Едва удалось уговорить.

Дальнейшая судьба таланта зависела теперь единственно от того, как распорядится им сам хозяин. Если не касаться столь сложного и столь не тронутого никакой наукой вопроса, что, может быть, во многих случаях именно талант является хозяином положения, именно он, может быть, диктует поведение подчиняющегося ему, исполненного тщеты обиталища. «Когда строку диктует чувство, оно на сцену шлет раба». Скорее всего это не оговорка поэта, а истинное, осознанное либо интуитивно прочувствованное положение вещей.

Так или иначе, можно и в дальнейшем допустить несколько разных вариантов. Юноша попадает из глуши в блистательную столицу. Вы только подумайте, сколько всевозможных соблазнов! Самый первый и самый страшный — попасть в струю. Мода. Общественное мнение. Газетная шумиха и критиканство. Видимость успеха, от которого может закружиться юная голова, тот самый «террор среды», о котором, помнится, я рассуждал в одном из писем.

Где успех — там и деньги. А где деньги — там и желанье получать их все вновь и вновь. При физической силе и выносливости красноярский казак мог бы дать два очка вперед даже Верещагину, Айвазовскому и Репину, на счету которых сотни и сотни мелких, больших и даже огромных холстов.

§ **Цель задания**
Пожалуйста, определите, согласуются ли с документом выше утверждения (а), (б) и (в). Ответьте на каждое «да» или «нет» и приведите точную цитату из документа, которая это решает.
(а) Автор считает слова поэта о строке, которую диктует чувство, оговоркой.
(б) Самым первым и самым страшным соблазном столицы назван риск попасть в струю.
(в) На счету Верещагина, Айвазовского и Репина сотни холстов.

§ **Строки**

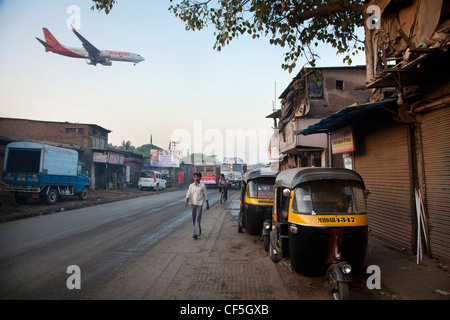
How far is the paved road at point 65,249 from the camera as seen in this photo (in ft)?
15.2

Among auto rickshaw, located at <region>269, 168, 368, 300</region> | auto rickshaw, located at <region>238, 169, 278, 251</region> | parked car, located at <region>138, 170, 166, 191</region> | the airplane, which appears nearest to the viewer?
auto rickshaw, located at <region>269, 168, 368, 300</region>

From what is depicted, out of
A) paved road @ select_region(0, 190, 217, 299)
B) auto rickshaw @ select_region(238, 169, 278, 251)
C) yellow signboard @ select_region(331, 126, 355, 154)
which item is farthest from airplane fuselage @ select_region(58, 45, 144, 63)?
auto rickshaw @ select_region(238, 169, 278, 251)

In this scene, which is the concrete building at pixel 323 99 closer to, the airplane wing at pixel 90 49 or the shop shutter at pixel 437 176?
the shop shutter at pixel 437 176

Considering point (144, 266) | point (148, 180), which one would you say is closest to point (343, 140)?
point (144, 266)

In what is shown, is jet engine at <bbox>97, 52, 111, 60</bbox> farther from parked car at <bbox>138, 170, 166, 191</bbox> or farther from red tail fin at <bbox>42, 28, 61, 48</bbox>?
parked car at <bbox>138, 170, 166, 191</bbox>

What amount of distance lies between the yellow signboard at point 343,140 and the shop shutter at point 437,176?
314 centimetres

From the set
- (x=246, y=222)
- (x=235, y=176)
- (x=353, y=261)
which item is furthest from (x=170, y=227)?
(x=235, y=176)

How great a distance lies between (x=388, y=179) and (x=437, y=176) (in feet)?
6.41

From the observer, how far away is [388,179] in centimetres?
821

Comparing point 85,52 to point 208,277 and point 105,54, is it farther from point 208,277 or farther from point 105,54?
point 208,277

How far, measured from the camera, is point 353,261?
4645mm

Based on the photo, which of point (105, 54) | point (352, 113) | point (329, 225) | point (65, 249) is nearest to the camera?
point (329, 225)

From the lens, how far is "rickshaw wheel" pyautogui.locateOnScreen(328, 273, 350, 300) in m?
4.06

§ **Ответ к заданию**
(а) Нет: «Скорее всего это не оговорка поэта, а истинное, осознанное либо интуитивно прочувствованное положение вещей».
(б) Да: «Самый первый и самый страшный — попасть в струю».
(в) Да: «на счету которых сотни и сотни мелких, больших и даже огромных холстов».